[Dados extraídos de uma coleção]

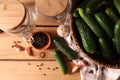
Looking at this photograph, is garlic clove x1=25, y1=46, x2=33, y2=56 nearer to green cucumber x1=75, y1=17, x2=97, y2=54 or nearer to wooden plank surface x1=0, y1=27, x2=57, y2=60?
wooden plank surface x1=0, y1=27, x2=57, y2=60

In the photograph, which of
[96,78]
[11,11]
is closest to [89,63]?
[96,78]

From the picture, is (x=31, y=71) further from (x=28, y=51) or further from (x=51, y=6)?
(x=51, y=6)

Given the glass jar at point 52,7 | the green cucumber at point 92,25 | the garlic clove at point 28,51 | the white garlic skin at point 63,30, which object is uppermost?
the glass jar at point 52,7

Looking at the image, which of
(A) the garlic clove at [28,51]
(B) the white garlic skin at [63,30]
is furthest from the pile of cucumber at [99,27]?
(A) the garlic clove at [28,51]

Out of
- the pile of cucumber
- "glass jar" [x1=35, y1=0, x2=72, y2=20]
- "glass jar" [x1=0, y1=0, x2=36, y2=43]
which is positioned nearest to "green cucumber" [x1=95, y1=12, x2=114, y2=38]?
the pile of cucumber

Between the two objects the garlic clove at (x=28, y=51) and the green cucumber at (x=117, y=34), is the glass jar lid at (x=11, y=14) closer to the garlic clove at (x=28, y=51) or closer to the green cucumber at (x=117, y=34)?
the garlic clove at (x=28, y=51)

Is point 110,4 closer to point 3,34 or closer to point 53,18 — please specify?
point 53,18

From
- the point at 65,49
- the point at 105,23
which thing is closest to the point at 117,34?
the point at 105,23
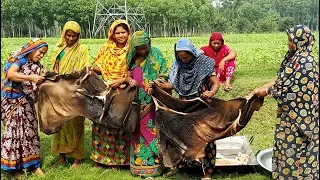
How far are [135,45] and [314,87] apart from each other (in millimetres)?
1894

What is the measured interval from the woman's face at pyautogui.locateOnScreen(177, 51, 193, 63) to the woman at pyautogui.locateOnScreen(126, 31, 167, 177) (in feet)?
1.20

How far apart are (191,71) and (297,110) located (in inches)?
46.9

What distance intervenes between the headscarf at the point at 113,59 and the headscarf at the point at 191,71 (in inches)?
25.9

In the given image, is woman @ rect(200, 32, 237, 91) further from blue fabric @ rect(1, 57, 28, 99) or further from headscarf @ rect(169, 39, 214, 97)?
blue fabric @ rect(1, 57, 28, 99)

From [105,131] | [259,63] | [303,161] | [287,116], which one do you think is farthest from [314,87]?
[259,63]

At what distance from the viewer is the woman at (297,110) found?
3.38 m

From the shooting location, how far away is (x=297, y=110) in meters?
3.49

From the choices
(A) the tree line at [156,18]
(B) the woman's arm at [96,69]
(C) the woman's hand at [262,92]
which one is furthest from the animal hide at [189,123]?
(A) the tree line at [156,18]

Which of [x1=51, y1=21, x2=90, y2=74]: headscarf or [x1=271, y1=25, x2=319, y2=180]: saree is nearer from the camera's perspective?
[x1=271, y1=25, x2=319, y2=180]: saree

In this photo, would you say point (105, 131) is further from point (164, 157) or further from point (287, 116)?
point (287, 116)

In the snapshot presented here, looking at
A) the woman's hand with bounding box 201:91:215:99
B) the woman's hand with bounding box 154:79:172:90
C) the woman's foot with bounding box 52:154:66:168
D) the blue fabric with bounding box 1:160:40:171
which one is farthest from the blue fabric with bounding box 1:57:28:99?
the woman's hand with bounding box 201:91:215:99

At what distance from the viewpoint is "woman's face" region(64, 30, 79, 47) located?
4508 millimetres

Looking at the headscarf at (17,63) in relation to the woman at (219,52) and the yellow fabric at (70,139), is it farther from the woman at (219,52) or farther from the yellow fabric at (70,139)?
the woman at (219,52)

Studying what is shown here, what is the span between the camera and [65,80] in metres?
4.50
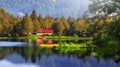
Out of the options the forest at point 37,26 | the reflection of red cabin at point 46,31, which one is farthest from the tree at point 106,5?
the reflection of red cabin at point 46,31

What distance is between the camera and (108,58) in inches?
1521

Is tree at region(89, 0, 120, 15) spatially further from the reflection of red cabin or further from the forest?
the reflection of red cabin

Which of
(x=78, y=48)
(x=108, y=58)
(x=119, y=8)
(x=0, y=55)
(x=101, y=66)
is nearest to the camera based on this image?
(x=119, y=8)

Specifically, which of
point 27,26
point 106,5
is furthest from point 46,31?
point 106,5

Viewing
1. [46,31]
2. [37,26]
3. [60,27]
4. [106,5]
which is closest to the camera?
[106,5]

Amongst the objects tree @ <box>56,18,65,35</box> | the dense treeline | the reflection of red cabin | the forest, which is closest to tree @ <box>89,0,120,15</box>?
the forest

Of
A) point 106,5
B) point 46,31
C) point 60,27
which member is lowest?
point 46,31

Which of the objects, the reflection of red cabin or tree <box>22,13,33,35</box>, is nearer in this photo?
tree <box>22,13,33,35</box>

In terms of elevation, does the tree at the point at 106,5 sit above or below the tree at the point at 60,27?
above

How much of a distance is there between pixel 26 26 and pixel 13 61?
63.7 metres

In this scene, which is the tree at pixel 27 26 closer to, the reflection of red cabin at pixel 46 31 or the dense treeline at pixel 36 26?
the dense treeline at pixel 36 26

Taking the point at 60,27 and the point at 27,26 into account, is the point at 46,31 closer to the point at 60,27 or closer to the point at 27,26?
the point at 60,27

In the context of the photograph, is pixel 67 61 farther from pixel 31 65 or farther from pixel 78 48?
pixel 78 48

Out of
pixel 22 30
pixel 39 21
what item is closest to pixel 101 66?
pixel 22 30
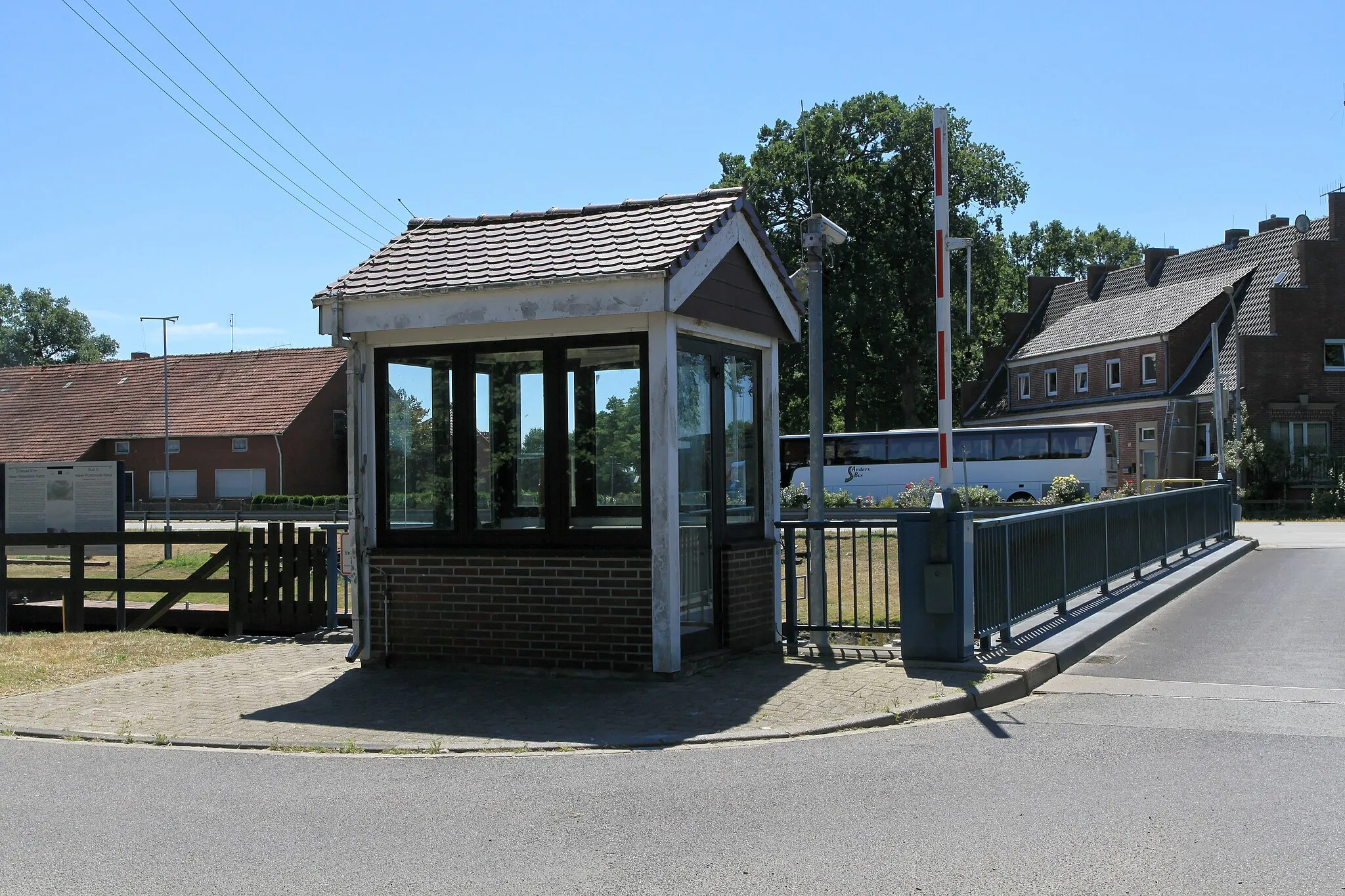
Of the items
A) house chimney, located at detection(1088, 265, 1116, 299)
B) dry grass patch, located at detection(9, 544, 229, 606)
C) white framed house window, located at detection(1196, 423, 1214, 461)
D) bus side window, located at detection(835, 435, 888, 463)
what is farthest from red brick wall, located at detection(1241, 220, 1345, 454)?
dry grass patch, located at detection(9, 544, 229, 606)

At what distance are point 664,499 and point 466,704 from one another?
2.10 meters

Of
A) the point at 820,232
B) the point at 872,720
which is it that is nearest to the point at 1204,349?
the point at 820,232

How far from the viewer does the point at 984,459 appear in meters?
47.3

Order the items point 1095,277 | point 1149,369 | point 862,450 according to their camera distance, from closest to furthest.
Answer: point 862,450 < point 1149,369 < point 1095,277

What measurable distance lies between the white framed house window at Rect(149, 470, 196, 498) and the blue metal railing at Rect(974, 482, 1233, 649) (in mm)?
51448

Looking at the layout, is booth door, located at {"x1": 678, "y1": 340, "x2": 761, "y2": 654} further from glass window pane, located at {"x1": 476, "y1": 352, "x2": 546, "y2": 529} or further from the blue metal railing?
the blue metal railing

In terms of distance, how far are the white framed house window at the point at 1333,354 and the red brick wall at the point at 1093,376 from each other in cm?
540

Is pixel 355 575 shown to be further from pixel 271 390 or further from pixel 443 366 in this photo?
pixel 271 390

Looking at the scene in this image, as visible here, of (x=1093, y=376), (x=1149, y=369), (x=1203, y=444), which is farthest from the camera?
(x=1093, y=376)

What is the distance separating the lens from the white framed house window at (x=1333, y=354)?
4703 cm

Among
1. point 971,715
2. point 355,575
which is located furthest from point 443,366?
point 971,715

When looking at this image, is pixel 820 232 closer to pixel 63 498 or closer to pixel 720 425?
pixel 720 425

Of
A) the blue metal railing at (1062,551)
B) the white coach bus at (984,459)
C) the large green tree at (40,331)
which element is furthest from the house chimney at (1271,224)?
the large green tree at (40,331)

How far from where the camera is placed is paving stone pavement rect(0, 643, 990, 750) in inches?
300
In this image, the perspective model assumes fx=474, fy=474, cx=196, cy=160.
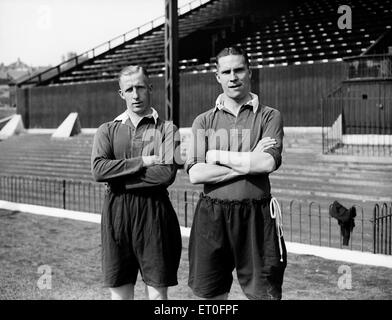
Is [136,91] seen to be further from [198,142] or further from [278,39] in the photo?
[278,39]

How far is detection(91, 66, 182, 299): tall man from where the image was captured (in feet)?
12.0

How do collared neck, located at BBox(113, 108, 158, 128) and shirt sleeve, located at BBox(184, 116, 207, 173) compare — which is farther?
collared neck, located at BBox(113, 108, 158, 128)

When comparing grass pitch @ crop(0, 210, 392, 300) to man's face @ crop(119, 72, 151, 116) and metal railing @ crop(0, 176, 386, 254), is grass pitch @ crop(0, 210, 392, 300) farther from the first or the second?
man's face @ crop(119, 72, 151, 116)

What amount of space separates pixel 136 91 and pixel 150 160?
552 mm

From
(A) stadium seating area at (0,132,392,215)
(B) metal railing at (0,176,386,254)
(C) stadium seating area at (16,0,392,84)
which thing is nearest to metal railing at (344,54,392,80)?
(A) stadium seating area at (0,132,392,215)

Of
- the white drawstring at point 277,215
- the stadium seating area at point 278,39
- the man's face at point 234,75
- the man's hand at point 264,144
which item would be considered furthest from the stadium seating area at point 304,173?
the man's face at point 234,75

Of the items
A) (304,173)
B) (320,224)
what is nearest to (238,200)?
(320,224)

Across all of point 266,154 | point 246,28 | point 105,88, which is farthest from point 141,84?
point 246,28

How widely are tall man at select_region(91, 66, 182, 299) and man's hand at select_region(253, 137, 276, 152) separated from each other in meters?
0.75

* OBJETIVO:
Pode reproduzir, sem nenhuma alteração, as linhas que começam na que contém "What amount of" e terminam na última linha, incluindo ambas?

* RESULTADO:
What amount of space separates pixel 136 91 and pixel 150 160?
552 mm

From
(A) stadium seating area at (0,132,392,215)
(B) metal railing at (0,176,386,254)
(C) stadium seating area at (16,0,392,84)
which thing is nearest to metal railing at (344,54,392,80)?
(A) stadium seating area at (0,132,392,215)

Of
- the white drawstring at point 277,215
- the stadium seating area at point 278,39
- the man's face at point 234,75
- the man's hand at point 264,144
which item would be considered furthest from the stadium seating area at point 304,173?
the man's face at point 234,75

Of the items
A) (304,173)
B) (320,224)
what is nearest to (238,200)?
(320,224)

Across all of point 266,154 | point 246,28 | point 105,88, which is farthest from point 141,84?
point 246,28

How widely are tall man at select_region(91, 66, 182, 299) and man's hand at select_region(253, 137, 276, 152) separated from each other in meters?
0.75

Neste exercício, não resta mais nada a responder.